Analysis

Sheng Siong Stock Slides on OCBC Downgrade Despite Higher Valuation Target

Sheng Siong shares fell sharply after OCBC cut its rating to 'hold', citing elevated valuations ahead of the company's upcoming earnings report, even as the bank raised its price target.

StockTi Editorial · · 2 min read · 2 views
Sheng Siong Stock Slides on OCBC Downgrade Despite Higher Valuation Target

Shares of Singapore supermarket chain Sheng Siong Group declined significantly on Wednesday, closing 4.2% lower at S$2.73 after an earlier intraday drop of 6%. The sell-off followed a rating downgrade from OCBC Investment Research, which moved its recommendation from a more positive stance to "hold."

Valuation Concerns Ahead of Earnings

Analyst Chu Peng at OCBC highlighted that the stock's valuation appears stretched as the company approaches the release of its full-year 2025 financial results on March 2. She pointed to a 12-month forward price-to-earnings ratio of 24.8 times, which is notably higher than the historical average of 19.6 times.

Despite the downgrade, OCBC raised its fair value estimate for Sheng Siong to S$2.89, up from S$2.77. The bank attributed this increase to a lower assumed cost of equity, reflecting the return investors currently expect from holding the stock. Chu maintained her existing earnings forecasts but indicated she is awaiting further insights from the upcoming results.

Defensive Appeal Amid Economic Cooling

The report acknowledges Sheng Siong's status as a defensive stock, which tends to be resilient during periods of economic slowdown and elevated inflation. Chu suggested that tighter household budgets could drive consumers toward more value-oriented grocery retailers. She also cited supportive factors like Singapore's 2025 budget measures, including Community Development Council (CDC) vouchers, and the S$5 billion Equity Market Development Programme aimed at boosting trading activity.

Supporting the defensive thesis, Singapore's retail sales rose 2.7% year-on-year in December 2025, with supermarket and hypermarket sales increasing 4%. OCBC projects retail sales growth to remain in the 2-3% range for 2026.

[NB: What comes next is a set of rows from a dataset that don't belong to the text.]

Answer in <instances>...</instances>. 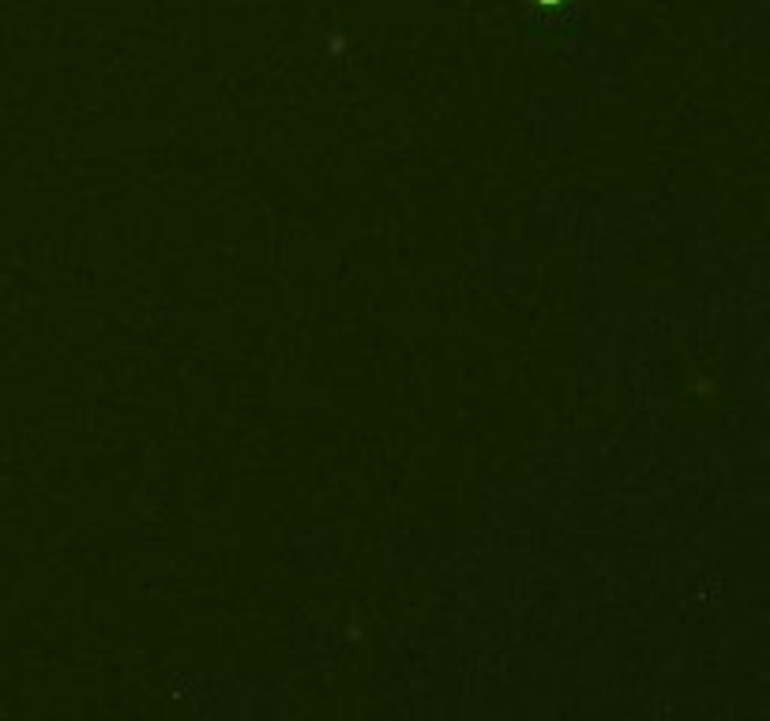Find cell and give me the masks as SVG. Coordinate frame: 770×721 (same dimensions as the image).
I'll list each match as a JSON object with an SVG mask.
<instances>
[{"label":"cell","instance_id":"6da1fadb","mask_svg":"<svg viewBox=\"0 0 770 721\" xmlns=\"http://www.w3.org/2000/svg\"><path fill=\"white\" fill-rule=\"evenodd\" d=\"M545 4H553V0H545Z\"/></svg>","mask_w":770,"mask_h":721}]
</instances>
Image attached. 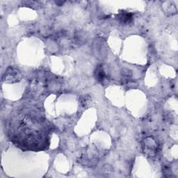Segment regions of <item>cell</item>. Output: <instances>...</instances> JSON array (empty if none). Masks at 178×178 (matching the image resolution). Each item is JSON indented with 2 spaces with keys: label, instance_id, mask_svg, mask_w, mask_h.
Masks as SVG:
<instances>
[{
  "label": "cell",
  "instance_id": "cell-2",
  "mask_svg": "<svg viewBox=\"0 0 178 178\" xmlns=\"http://www.w3.org/2000/svg\"><path fill=\"white\" fill-rule=\"evenodd\" d=\"M119 20L121 22L123 23H128V22L132 20V15L131 13H123L120 14L119 16Z\"/></svg>",
  "mask_w": 178,
  "mask_h": 178
},
{
  "label": "cell",
  "instance_id": "cell-1",
  "mask_svg": "<svg viewBox=\"0 0 178 178\" xmlns=\"http://www.w3.org/2000/svg\"><path fill=\"white\" fill-rule=\"evenodd\" d=\"M94 75L95 76V77H96V79L100 82H102L103 81L105 80L106 74H105V72H104V71L103 67L102 65H98L95 71Z\"/></svg>",
  "mask_w": 178,
  "mask_h": 178
}]
</instances>
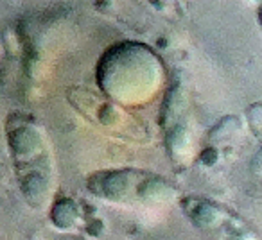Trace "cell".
I'll use <instances>...</instances> for the list:
<instances>
[{
	"instance_id": "cell-1",
	"label": "cell",
	"mask_w": 262,
	"mask_h": 240,
	"mask_svg": "<svg viewBox=\"0 0 262 240\" xmlns=\"http://www.w3.org/2000/svg\"><path fill=\"white\" fill-rule=\"evenodd\" d=\"M258 20H260V26H262V8H260V11H258Z\"/></svg>"
},
{
	"instance_id": "cell-2",
	"label": "cell",
	"mask_w": 262,
	"mask_h": 240,
	"mask_svg": "<svg viewBox=\"0 0 262 240\" xmlns=\"http://www.w3.org/2000/svg\"><path fill=\"white\" fill-rule=\"evenodd\" d=\"M260 161H262V160H260Z\"/></svg>"
}]
</instances>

However, the downgrade serves as a caution that even defensive stocks can become overpriced. OCBC noted that Sheng Siong's stock surged approximately 60% in 2025, far outpacing the Straits Times Index's 23% gain. The broker believes much of the positive outlook is already reflected in the current share price, leaving limited room for upside unless the forthcoming earnings report delivers strong new catalysts.